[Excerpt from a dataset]
^^^^

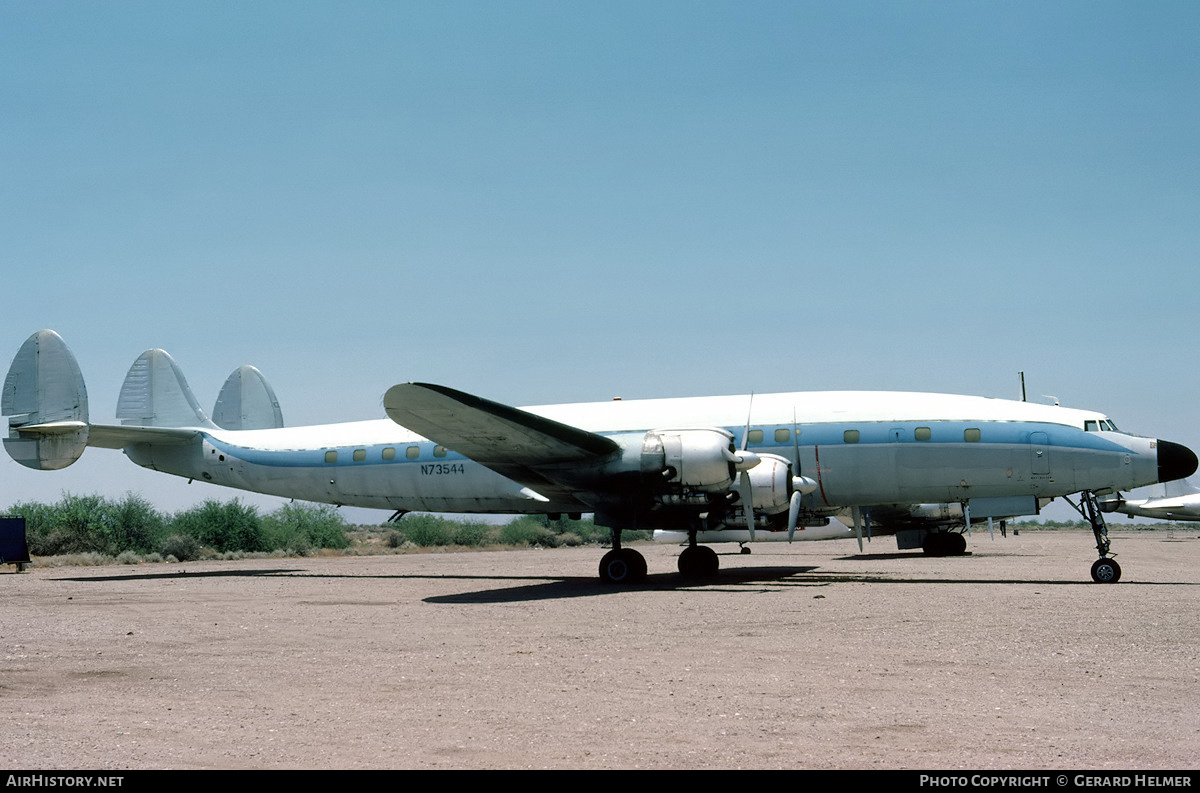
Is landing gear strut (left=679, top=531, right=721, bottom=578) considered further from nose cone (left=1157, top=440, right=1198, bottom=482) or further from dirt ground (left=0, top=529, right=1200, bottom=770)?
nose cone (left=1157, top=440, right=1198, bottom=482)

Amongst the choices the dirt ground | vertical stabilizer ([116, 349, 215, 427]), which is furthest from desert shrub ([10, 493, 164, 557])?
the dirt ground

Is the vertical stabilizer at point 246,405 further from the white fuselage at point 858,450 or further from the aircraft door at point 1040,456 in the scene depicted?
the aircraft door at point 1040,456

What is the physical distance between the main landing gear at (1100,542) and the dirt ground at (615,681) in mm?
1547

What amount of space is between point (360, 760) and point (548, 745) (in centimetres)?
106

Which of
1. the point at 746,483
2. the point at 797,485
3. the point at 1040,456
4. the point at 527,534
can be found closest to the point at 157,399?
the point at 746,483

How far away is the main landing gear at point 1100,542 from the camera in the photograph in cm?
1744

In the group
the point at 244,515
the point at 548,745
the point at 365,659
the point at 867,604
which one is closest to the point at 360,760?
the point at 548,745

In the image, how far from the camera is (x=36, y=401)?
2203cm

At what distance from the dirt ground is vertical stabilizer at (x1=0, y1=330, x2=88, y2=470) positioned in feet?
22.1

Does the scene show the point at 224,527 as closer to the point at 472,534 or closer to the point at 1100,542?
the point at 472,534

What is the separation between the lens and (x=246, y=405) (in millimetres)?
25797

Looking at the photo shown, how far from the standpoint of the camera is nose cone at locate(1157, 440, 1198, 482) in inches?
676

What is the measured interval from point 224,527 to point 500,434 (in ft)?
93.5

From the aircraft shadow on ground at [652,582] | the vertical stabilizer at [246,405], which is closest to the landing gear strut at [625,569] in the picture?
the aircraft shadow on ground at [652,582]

^^^^

- _TASK DESCRIPTION_
Duplicate the part of the listing that opens with the line containing "Looking at the" and runs through the end of the listing, reproducing each line exactly.

- _RESULT_
Looking at the photo shown, how far from the standpoint of the camera is nose cone at locate(1157, 440, 1198, 482) in inches?
676

What is the measured interval from point 224,527 to point 500,434 (in ft)?
93.5

From the aircraft shadow on ground at [652,582] | the vertical stabilizer at [246,405], which is closest to the landing gear strut at [625,569] in the picture?
the aircraft shadow on ground at [652,582]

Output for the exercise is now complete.